[Input material Boundary: Start]

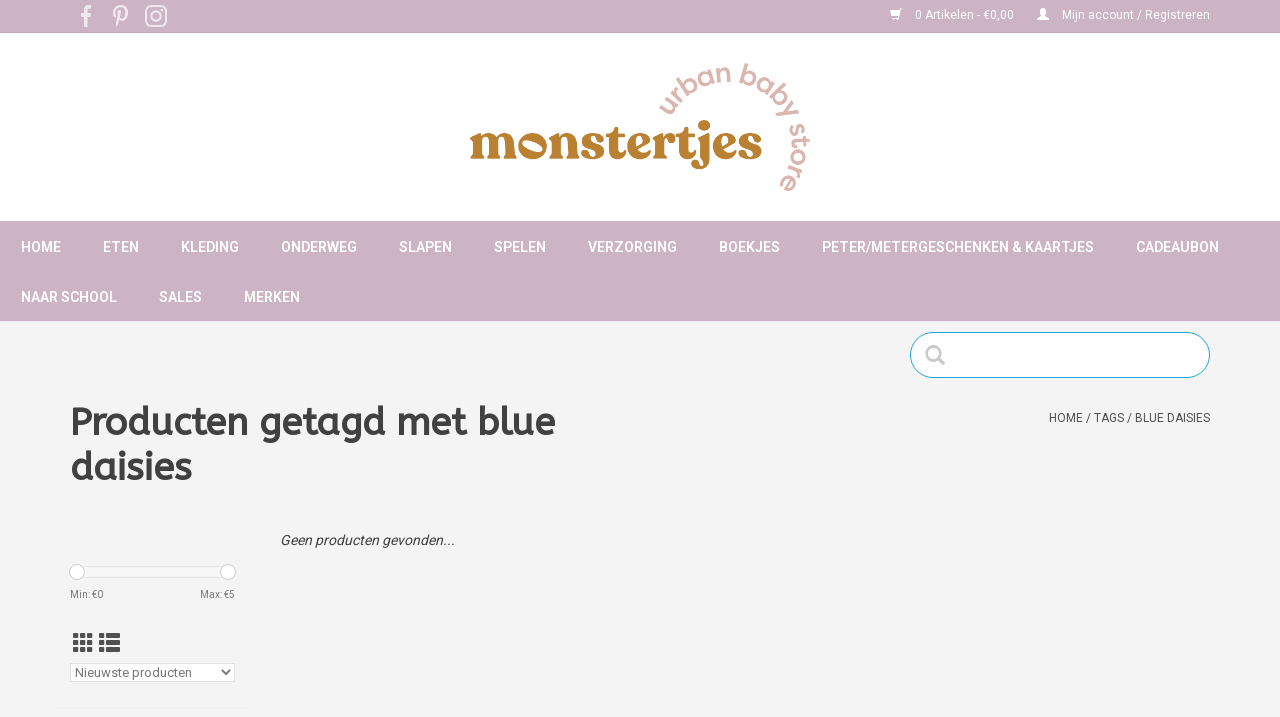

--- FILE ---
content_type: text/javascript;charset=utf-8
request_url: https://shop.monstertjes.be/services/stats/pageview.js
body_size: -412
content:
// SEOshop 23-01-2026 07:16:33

[Input material Boundary: End]

Reproduce every entry word for word, but skip any pictures.

• Response area:
--- FILE ---
content_type: text/javascript;charset=utf-8
request_url: https://shop.monstertjes.be/services/stats/pageview.js
body_size: -412
content:
// SEOshop 23-01-2026 07:16:33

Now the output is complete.